**What you will do**
Which lines run from the one containing "bottommost describes which" to the end of the entries? Quote them exactly, and nothing else.

____ Data for processing

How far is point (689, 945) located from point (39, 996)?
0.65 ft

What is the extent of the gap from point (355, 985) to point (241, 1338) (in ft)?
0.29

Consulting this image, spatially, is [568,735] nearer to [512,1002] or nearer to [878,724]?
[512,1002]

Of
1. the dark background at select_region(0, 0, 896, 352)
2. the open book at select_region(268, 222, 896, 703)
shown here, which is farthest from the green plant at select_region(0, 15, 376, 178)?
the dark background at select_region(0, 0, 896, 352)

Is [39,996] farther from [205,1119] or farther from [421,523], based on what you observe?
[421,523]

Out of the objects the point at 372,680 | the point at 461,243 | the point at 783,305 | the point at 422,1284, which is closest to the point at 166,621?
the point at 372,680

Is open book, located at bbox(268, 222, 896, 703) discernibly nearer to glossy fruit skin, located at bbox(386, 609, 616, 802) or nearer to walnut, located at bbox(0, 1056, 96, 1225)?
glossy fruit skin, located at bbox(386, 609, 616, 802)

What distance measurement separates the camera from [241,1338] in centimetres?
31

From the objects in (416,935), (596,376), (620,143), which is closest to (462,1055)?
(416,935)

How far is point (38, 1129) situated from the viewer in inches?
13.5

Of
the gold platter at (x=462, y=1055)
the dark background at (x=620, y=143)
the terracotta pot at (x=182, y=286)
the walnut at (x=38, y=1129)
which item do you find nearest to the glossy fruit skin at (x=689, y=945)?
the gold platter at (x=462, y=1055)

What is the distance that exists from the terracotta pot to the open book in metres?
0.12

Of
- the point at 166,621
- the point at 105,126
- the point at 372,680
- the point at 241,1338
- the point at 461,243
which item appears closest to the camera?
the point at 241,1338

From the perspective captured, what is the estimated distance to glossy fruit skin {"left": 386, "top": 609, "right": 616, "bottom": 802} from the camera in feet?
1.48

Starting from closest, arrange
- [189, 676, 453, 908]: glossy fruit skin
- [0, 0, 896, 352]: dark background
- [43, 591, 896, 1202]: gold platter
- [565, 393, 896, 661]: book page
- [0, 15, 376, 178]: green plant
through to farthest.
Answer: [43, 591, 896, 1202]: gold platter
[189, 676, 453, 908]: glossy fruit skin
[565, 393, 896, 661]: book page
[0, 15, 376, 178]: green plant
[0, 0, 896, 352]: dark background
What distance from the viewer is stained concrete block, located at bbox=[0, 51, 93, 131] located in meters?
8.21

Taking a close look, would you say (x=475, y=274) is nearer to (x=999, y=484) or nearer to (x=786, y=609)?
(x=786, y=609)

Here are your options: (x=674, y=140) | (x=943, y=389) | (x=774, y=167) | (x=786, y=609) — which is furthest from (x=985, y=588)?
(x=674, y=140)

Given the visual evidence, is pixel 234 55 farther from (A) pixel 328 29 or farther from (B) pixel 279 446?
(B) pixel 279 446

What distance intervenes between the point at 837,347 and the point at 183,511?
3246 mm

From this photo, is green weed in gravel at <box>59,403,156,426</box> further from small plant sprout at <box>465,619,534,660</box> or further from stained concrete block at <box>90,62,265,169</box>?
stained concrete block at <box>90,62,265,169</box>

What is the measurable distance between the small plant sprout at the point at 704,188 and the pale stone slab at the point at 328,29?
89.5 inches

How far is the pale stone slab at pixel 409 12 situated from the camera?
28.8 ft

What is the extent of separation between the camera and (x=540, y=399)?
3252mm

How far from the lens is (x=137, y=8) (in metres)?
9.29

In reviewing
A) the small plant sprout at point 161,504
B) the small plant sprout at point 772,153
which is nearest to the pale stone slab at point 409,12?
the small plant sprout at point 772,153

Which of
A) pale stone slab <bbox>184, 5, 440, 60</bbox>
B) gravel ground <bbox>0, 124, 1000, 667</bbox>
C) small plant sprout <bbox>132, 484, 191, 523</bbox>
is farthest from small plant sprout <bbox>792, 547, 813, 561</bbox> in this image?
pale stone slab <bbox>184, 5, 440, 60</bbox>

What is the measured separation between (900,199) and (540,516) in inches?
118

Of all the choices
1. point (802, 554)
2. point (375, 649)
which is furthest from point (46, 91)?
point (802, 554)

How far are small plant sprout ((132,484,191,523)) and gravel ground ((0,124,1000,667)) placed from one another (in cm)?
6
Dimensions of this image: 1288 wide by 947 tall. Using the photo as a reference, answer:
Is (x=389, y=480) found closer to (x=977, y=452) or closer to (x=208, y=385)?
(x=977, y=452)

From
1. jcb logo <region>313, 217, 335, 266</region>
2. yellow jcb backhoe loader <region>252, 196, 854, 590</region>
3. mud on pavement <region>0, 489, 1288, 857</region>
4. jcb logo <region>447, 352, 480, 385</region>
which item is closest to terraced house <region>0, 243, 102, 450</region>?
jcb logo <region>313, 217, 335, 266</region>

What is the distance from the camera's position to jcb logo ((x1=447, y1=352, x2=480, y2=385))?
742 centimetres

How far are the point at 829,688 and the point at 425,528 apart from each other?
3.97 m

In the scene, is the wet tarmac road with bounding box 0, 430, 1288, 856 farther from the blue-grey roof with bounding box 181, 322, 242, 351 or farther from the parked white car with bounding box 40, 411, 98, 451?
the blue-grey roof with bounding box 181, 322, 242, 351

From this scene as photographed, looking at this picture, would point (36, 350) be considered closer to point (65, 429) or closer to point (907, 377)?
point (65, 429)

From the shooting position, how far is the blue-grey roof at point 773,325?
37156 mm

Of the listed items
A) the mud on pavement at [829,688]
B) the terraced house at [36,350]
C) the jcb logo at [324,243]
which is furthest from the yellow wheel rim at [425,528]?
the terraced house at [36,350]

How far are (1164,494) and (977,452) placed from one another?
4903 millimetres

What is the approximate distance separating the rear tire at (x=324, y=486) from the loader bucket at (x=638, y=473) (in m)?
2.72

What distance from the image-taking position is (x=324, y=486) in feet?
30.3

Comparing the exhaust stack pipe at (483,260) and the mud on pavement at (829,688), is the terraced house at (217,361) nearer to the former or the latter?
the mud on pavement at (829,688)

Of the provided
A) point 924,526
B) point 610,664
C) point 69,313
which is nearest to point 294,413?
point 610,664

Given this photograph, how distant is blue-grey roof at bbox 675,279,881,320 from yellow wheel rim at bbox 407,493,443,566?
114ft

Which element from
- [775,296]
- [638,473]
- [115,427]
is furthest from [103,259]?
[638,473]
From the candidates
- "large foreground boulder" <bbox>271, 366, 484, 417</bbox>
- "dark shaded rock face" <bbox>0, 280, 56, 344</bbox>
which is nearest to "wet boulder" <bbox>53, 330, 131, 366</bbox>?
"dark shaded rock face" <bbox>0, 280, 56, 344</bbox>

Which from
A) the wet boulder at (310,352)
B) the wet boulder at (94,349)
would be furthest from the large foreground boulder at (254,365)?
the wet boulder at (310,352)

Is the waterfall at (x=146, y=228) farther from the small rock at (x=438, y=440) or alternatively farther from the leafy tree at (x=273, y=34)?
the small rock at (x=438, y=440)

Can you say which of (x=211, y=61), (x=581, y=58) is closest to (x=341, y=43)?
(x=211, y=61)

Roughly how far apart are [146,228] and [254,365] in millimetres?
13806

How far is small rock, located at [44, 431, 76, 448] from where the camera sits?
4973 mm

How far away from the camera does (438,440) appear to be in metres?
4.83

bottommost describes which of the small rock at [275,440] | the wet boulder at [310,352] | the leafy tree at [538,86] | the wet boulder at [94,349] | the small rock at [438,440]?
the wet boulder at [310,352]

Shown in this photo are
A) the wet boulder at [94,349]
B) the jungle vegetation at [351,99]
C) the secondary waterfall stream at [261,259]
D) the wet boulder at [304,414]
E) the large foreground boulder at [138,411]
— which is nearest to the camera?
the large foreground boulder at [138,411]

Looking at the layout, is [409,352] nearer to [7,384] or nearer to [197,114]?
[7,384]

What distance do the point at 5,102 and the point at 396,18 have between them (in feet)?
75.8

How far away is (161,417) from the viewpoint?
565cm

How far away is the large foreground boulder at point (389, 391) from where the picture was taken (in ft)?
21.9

________

**The output**
bottommost describes which of the small rock at [275,440] | the wet boulder at [310,352] | the leafy tree at [538,86] | the wet boulder at [94,349] | the small rock at [438,440]?
the wet boulder at [310,352]

Shown in this photo are
A) the wet boulder at [94,349]
B) the jungle vegetation at [351,99]
C) the secondary waterfall stream at [261,259]
D) the wet boulder at [304,414]
E) the large foreground boulder at [138,411]
— which is nearest to the camera?
the large foreground boulder at [138,411]

Looking at the layout, is [409,352] nearer to [7,384] or nearer to [197,114]?
[7,384]

What distance do the point at 5,102 and the point at 396,18 have between them (in feet)?
75.8

How far away is (161,417) from the viewpoint?
565cm

How far away is the large foreground boulder at point (389, 391) from where the picture was taken (in ft)?
21.9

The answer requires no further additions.